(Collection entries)
────────────────────

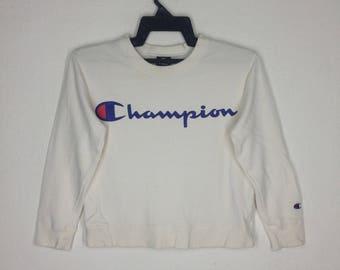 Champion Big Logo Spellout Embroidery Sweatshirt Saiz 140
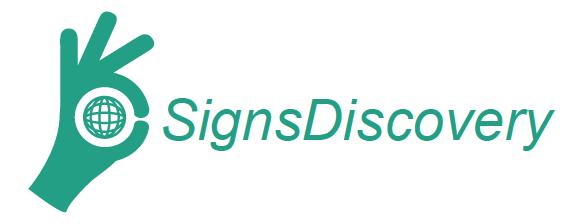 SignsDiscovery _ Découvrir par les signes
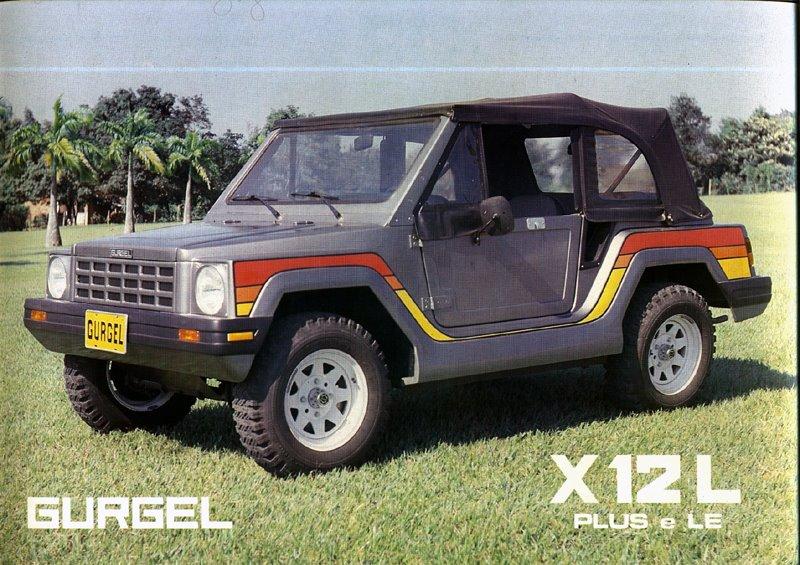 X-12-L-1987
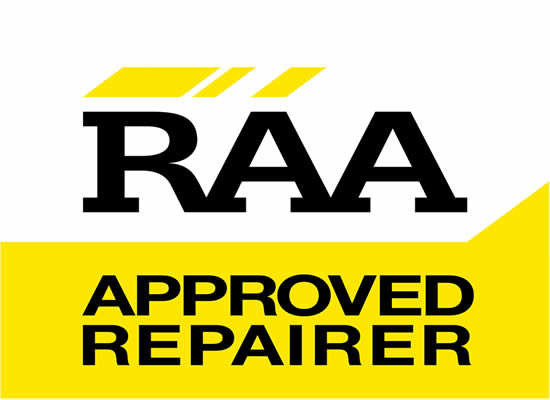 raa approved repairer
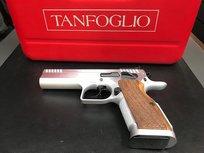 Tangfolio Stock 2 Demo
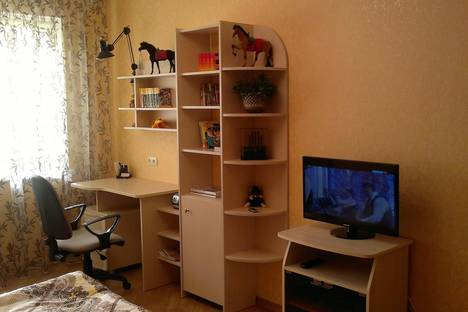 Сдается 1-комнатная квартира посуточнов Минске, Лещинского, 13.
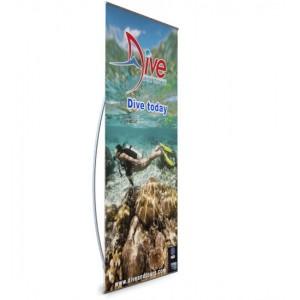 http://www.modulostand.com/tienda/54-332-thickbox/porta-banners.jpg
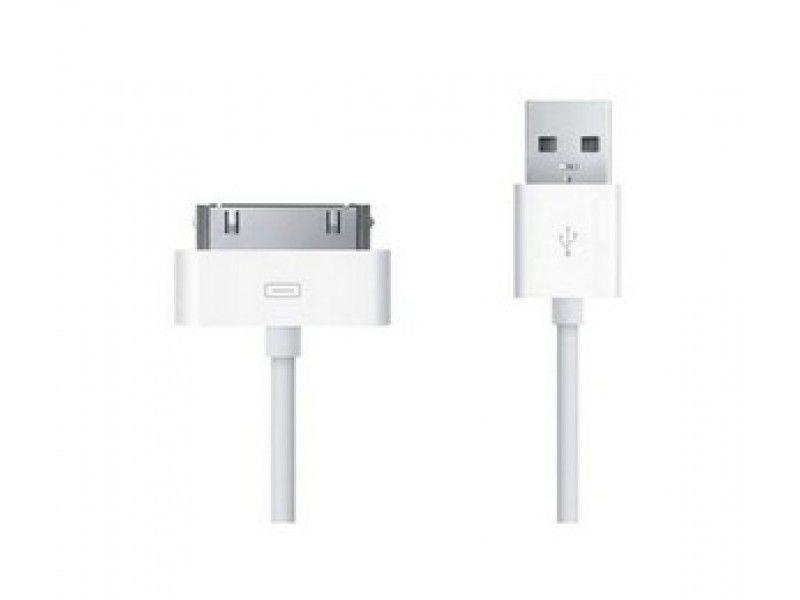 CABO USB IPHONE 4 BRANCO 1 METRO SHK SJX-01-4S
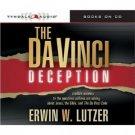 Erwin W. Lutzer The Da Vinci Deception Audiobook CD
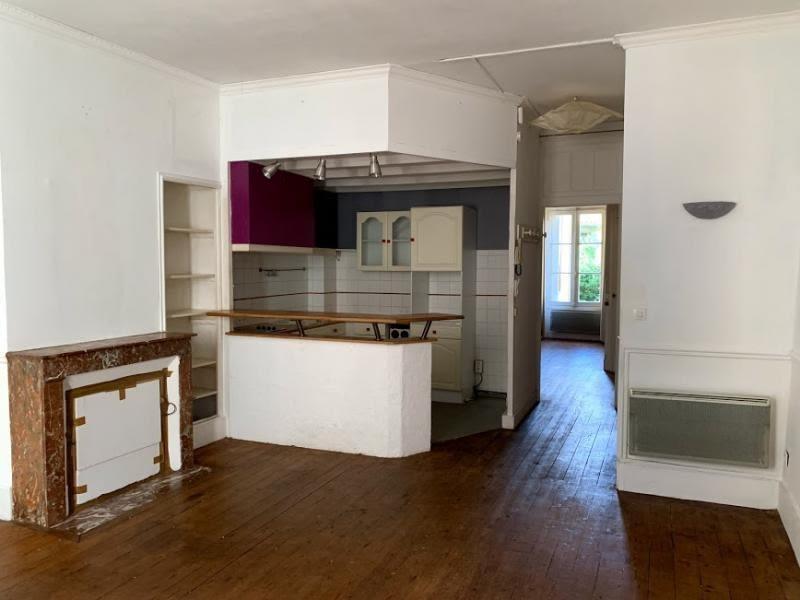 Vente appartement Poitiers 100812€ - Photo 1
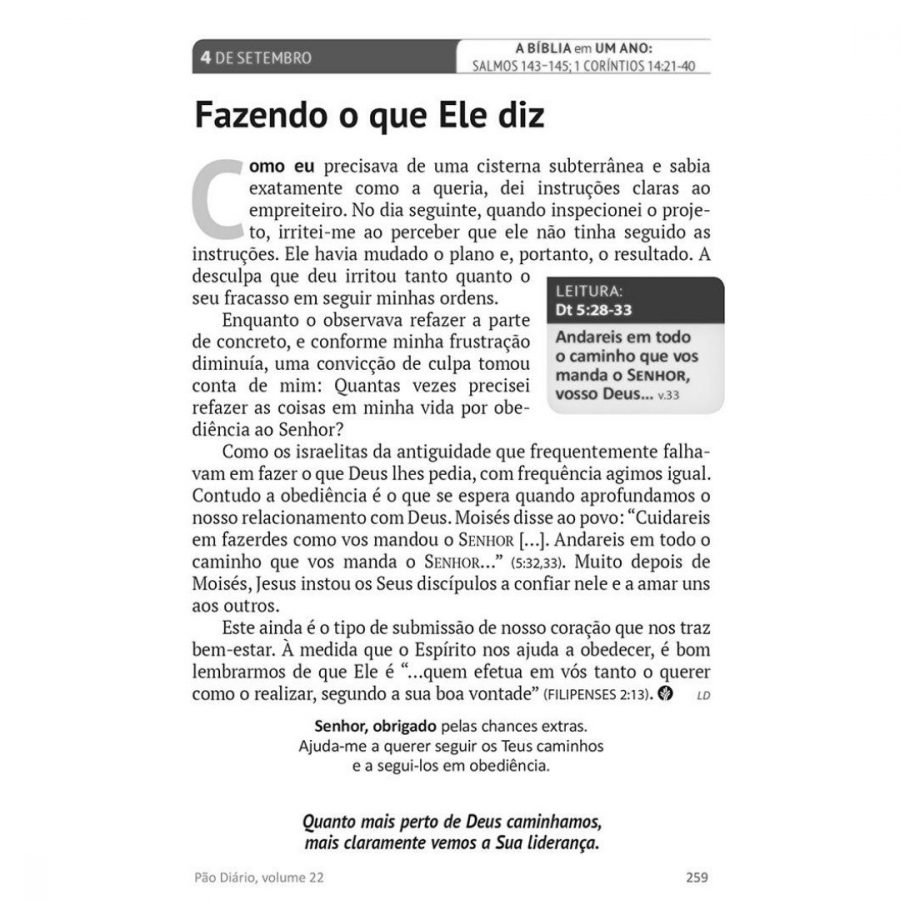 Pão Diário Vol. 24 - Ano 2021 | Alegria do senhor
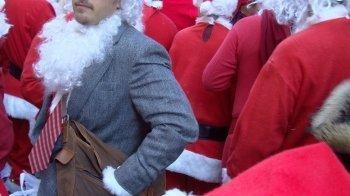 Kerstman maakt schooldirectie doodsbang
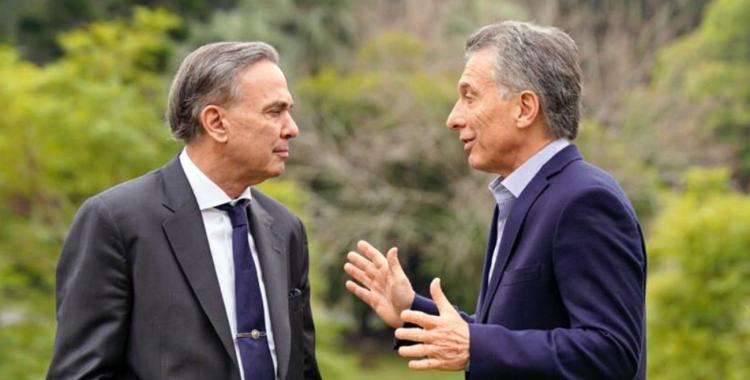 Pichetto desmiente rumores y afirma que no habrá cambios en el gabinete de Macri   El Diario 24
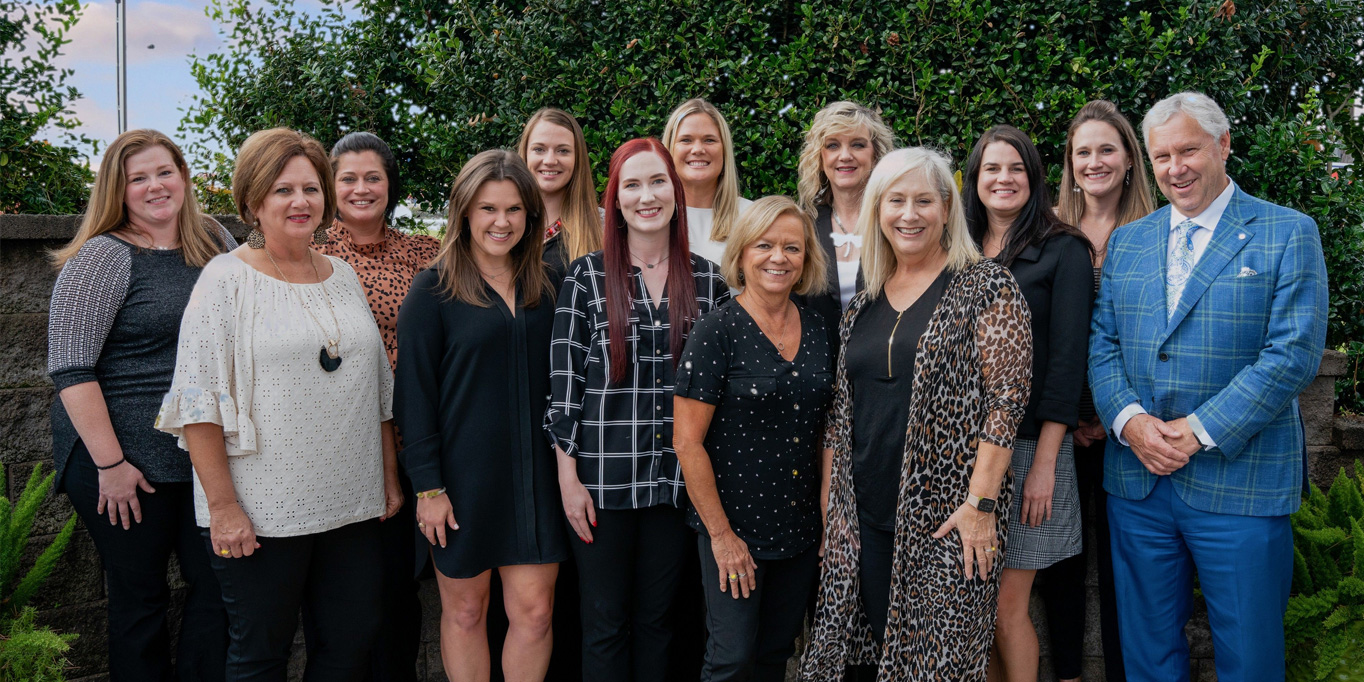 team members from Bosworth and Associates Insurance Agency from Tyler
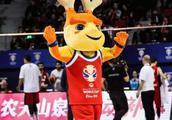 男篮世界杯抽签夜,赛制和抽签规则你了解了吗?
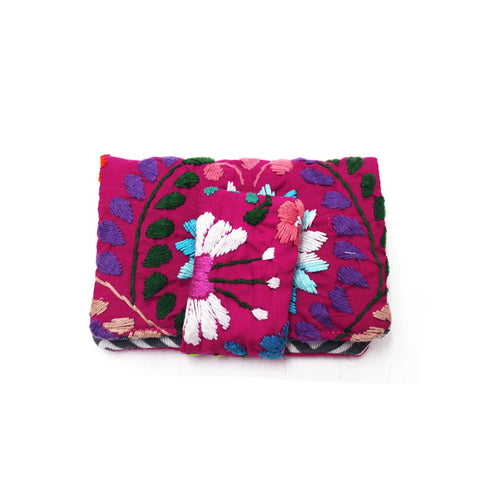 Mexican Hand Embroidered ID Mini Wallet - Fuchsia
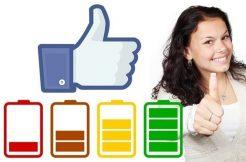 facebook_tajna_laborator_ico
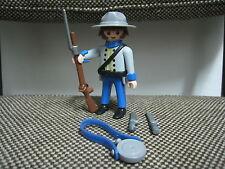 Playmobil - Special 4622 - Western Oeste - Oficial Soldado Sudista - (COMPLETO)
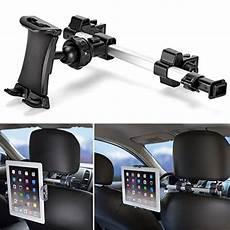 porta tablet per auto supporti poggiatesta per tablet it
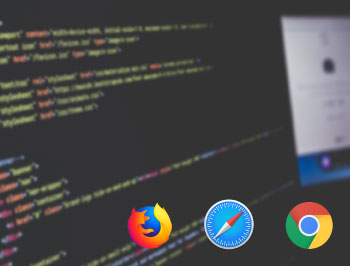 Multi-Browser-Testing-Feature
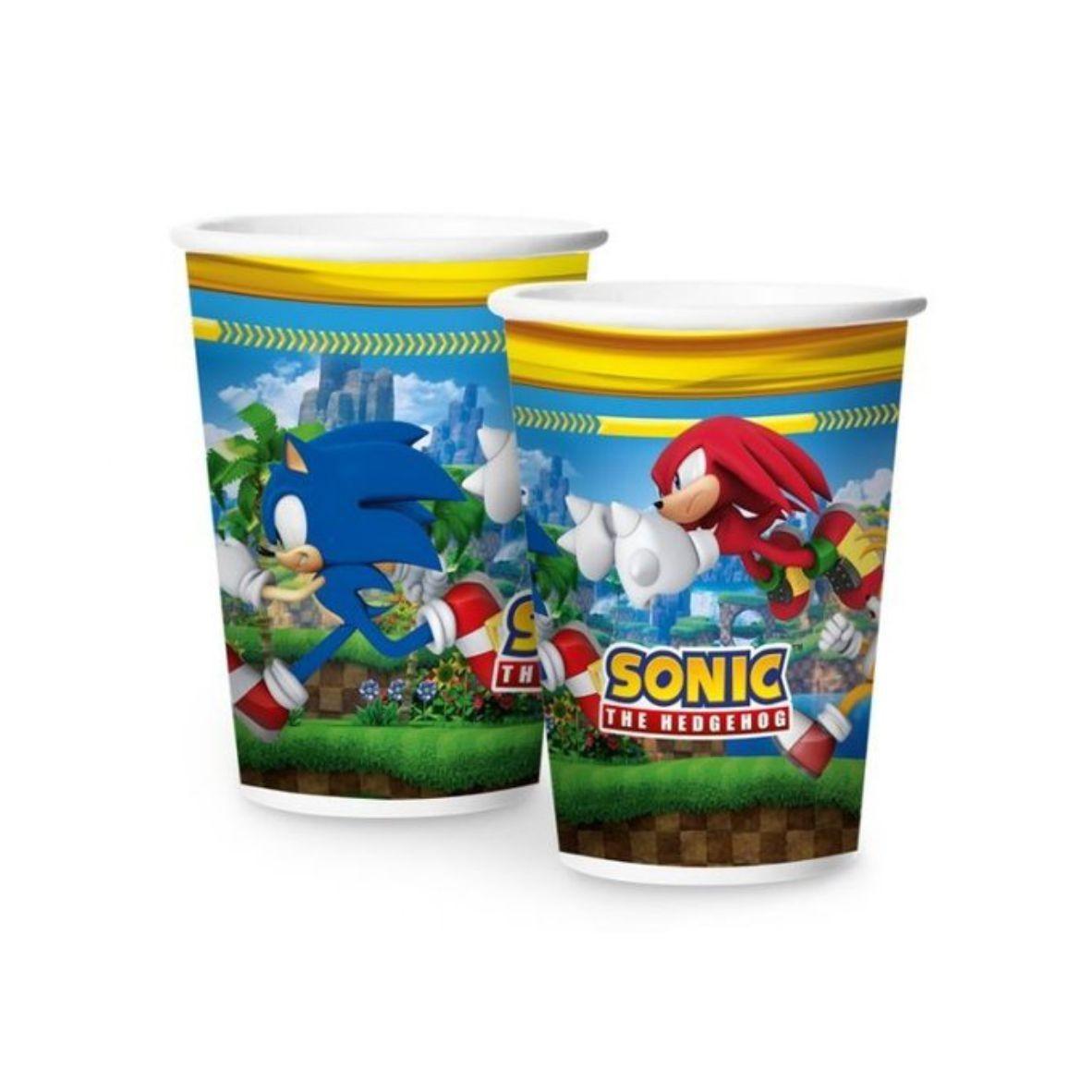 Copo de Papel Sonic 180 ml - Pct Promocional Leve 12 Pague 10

────────────────────

**Work to complete**
Your answer must be the records exactly as they stand, with no pictures in it.

**Response below**
 Champion Big Logo Spellout Embroidery Sweatshirt Saiz 140
 SignsDiscovery _ Découvrir par les signes
 X-12-L-1987
 raa approved repairer
 Tangfolio Stock 2 Demo
 Сдается 1-комнатная квартира посуточнов Минске, Лещинского, 13.
 http://www.modulostand.com/tienda/54-332-thickbox/porta-banners.jpg
 CABO USB IPHONE 4 BRANCO 1 METRO SHK SJX-01-4S
 Erwin W. Lutzer The Da Vinci Deception Audiobook CD
 Vente appartement Poitiers 100812€ - Photo 1
 Pão Diário Vol. 24 - Ano 2021 | Alegria do senhor
 Kerstman maakt schooldirectie doodsbang
 Pichetto desmiente rumores y afirma que no habrá cambios en el gabinete de Macri   El Diario 24
 team members from Bosworth and Associates Insurance Agency from Tyler
 男篮世界杯抽签夜,赛制和抽签规则你了解了吗?
 Mexican Hand Embroidered ID Mini Wallet - Fuchsia
 facebook_tajna_laborator_ico
 Playmobil - Special 4622 - Western Oeste - Oficial Soldado Sudista - (COMPLETO)
 porta tablet per auto supporti poggiatesta per tablet it
 Multi-Browser-Testing-Feature
 Copo de Papel Sonic 180 ml - Pct Promocional Leve 12 Pague 10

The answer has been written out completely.